The state’s tax rules are also on voters’ minds as lawmakers and governors grapple with the best use of the state’s budget surplus that could reach $97 billion.
“It’s irresponsible that some people want to cut the check from the surplus until it’s gone,” Rocha said. Instead, he said, the money should be used for education, climate action and a rainy day fund to support national finances during a downturn. He said it would make more sense to provide targeted petrol tax rebates to those most in need, rather than blanket rebates for all households.

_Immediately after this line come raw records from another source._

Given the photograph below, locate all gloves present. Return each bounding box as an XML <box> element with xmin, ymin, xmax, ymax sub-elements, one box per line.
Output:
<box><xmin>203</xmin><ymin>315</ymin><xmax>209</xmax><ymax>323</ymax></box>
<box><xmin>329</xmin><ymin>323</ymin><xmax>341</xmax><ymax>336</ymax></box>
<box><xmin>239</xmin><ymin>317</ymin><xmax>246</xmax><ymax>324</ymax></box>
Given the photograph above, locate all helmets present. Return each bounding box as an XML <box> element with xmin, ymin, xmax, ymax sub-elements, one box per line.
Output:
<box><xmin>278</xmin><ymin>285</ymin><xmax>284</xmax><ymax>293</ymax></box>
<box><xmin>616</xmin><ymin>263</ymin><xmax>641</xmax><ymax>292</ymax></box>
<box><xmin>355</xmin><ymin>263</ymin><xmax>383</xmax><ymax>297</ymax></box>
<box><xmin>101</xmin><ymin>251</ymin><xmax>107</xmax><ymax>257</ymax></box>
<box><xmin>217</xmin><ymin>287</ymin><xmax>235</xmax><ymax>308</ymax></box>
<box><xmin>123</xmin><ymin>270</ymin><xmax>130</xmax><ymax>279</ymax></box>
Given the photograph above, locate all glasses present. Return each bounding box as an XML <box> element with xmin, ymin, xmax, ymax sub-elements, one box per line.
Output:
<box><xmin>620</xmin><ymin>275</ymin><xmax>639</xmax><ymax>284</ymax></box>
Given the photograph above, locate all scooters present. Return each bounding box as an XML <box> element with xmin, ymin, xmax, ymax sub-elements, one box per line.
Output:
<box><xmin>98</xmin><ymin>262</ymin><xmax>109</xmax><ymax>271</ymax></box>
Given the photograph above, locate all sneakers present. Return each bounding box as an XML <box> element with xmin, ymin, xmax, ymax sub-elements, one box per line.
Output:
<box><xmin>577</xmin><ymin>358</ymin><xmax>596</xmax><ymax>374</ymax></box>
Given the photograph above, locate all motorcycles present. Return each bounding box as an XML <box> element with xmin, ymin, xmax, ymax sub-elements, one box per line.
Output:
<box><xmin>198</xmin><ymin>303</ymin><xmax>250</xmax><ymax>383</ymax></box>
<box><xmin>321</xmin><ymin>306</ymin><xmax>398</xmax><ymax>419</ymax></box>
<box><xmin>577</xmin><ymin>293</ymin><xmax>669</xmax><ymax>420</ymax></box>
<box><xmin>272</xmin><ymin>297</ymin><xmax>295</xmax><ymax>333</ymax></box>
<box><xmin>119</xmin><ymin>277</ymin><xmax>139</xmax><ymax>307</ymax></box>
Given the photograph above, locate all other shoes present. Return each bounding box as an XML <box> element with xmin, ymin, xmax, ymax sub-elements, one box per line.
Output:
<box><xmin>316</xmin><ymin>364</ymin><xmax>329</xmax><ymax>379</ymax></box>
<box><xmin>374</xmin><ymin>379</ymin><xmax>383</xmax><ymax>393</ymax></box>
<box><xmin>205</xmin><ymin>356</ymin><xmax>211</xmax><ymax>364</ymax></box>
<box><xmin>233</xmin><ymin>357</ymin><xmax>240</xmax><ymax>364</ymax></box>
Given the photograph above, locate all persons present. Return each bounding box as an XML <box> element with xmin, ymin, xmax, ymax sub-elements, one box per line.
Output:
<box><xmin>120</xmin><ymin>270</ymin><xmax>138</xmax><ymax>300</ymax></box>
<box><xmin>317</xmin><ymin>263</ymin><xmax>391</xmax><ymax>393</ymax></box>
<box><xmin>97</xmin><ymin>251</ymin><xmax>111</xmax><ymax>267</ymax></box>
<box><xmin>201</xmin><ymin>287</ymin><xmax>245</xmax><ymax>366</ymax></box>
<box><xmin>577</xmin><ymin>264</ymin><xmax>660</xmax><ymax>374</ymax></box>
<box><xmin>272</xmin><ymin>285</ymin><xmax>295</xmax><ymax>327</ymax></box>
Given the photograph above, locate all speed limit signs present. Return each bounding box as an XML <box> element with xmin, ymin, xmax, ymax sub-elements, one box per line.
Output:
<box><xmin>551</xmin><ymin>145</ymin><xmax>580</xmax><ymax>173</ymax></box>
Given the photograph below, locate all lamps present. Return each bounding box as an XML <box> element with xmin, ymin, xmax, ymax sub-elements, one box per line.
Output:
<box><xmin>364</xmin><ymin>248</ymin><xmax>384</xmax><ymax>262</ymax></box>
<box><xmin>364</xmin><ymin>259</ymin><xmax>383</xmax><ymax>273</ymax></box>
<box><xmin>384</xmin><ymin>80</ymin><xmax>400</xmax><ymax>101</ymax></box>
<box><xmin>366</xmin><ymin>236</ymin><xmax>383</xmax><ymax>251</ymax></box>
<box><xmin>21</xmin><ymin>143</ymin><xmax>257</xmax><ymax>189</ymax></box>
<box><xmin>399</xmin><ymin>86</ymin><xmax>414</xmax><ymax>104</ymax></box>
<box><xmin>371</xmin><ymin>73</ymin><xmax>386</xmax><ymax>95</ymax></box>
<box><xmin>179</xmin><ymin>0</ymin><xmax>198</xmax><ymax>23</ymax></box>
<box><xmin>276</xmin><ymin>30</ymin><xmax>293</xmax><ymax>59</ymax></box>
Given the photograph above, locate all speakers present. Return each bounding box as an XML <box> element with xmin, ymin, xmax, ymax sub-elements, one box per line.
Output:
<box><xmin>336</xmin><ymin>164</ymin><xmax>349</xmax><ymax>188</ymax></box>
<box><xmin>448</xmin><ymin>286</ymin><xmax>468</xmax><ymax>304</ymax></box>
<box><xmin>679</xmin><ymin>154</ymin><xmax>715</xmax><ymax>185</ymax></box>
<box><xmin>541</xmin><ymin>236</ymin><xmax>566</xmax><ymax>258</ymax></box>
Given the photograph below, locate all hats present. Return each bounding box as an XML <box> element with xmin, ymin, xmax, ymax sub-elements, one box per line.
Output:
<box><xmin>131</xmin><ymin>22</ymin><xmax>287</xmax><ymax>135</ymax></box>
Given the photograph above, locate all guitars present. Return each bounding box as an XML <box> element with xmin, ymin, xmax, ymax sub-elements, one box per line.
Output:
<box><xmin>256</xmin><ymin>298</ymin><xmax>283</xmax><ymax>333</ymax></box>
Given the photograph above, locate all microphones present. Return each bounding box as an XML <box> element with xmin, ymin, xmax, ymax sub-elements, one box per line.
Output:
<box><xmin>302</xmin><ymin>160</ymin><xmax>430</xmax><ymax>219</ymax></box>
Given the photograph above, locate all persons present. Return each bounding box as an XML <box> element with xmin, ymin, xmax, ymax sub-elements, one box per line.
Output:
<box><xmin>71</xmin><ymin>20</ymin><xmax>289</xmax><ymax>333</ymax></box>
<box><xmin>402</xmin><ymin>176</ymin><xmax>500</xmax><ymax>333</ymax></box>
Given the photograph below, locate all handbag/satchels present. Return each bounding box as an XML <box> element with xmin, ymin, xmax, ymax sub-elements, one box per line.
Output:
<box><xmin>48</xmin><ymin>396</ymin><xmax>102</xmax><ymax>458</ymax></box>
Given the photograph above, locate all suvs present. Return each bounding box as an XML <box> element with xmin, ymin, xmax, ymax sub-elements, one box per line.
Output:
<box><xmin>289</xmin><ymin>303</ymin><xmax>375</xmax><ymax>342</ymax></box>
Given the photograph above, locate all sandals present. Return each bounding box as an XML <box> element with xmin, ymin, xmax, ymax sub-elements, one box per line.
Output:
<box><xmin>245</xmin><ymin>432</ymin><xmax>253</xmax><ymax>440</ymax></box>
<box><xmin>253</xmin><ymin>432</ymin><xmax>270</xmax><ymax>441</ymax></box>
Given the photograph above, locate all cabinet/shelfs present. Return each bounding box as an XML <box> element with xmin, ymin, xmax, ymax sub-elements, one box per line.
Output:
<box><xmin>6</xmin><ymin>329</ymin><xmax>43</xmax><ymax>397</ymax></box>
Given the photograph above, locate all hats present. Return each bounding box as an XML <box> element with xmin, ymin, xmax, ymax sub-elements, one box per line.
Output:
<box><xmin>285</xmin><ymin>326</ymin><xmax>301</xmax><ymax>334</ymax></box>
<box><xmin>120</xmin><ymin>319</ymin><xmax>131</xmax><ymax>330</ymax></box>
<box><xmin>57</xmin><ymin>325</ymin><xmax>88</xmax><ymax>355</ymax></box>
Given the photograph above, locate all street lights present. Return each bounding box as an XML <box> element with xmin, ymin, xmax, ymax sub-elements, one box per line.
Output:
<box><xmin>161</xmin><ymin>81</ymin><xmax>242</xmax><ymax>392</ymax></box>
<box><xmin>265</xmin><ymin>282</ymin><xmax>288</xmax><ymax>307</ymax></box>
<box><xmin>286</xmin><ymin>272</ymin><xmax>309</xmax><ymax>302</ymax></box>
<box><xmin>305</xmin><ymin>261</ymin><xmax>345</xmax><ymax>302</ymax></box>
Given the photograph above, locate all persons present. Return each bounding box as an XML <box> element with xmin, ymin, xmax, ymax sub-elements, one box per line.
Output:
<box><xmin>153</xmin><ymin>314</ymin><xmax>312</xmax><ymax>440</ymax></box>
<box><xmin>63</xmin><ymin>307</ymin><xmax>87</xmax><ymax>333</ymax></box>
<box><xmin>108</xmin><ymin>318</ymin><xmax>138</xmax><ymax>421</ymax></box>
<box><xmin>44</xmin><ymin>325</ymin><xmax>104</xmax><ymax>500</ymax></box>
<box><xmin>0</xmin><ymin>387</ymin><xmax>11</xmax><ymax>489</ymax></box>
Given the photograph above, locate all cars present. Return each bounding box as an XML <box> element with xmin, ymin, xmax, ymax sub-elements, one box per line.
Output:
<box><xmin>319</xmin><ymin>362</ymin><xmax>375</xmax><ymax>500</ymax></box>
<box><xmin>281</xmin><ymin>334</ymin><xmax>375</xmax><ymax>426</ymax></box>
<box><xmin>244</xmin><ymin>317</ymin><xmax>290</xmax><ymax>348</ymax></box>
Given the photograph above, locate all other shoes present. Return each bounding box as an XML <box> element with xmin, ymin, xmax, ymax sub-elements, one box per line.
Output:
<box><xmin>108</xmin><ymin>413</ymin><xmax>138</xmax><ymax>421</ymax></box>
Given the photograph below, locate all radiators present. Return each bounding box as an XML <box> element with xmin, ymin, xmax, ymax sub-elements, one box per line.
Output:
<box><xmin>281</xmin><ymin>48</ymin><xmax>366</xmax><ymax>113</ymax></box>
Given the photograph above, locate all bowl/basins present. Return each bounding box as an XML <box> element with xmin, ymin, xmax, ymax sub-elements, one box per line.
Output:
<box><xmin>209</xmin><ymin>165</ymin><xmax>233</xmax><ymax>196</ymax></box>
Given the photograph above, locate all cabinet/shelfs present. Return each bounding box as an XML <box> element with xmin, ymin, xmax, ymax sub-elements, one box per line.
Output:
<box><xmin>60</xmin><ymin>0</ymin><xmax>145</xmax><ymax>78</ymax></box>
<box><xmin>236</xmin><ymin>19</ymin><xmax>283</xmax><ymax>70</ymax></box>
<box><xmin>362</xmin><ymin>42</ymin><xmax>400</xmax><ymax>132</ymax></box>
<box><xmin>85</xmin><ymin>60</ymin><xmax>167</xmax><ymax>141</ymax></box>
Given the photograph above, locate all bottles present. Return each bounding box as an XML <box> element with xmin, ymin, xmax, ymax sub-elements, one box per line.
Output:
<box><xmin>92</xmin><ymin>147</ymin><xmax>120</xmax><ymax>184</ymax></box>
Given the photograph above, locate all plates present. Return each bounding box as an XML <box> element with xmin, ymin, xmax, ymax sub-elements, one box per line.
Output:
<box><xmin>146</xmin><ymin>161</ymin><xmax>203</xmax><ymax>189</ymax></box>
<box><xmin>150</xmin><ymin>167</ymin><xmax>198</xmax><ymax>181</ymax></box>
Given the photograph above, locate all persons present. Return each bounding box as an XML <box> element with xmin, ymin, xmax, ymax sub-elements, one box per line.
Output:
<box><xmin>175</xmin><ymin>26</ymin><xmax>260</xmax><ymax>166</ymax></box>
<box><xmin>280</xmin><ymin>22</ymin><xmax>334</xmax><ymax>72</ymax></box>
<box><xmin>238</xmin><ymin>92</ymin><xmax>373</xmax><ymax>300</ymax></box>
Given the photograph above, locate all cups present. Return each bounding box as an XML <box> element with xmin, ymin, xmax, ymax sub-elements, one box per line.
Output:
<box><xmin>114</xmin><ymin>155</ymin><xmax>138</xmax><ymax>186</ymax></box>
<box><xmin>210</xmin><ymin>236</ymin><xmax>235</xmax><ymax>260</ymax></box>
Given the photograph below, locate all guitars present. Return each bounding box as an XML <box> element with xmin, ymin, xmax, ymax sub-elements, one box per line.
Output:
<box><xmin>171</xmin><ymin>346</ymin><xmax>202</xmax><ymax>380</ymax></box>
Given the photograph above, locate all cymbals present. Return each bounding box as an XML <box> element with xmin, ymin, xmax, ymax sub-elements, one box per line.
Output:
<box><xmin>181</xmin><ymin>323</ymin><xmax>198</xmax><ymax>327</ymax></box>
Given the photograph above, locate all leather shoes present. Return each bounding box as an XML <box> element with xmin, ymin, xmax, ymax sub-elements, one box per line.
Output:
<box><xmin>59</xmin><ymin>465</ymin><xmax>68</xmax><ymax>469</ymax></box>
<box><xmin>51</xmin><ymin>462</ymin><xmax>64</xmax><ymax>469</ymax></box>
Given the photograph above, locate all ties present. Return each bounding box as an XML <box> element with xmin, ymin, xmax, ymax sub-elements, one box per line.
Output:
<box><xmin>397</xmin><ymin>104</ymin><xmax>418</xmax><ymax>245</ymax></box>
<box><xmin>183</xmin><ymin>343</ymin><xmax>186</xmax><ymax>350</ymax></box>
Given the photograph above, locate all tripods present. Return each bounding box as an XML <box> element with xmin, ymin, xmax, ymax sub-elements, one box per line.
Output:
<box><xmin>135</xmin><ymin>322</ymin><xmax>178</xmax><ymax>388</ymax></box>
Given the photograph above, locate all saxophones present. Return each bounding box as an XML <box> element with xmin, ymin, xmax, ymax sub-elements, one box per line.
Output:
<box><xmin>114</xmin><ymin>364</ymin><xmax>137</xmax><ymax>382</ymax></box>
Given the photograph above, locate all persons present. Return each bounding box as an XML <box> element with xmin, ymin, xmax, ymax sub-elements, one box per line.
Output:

“The wealthiest classes in our state are not affected by gasoline prices,” he said.
Rocha also said he would like to see the state remove the tax on military pensions.
Jones said he will use the surplus to pay down debt, build infrastructure, suspend California’s gas tax, and by giving tax refunds on taxpayers’ income tax returns.
He said suspending the gas tax would reduce the cost of a gallon by $1, providing relief to his constituents, who drive 15 to 35 miles a day to work.
Jones said the state should not impose a per-mile fee on motorists, as state and local leaders are considering. The state is already facing a net loss of population as residents leave California for places with lower taxes and fewer regulations. The exodus has recently caused U-Haul to run out of trucks, he said.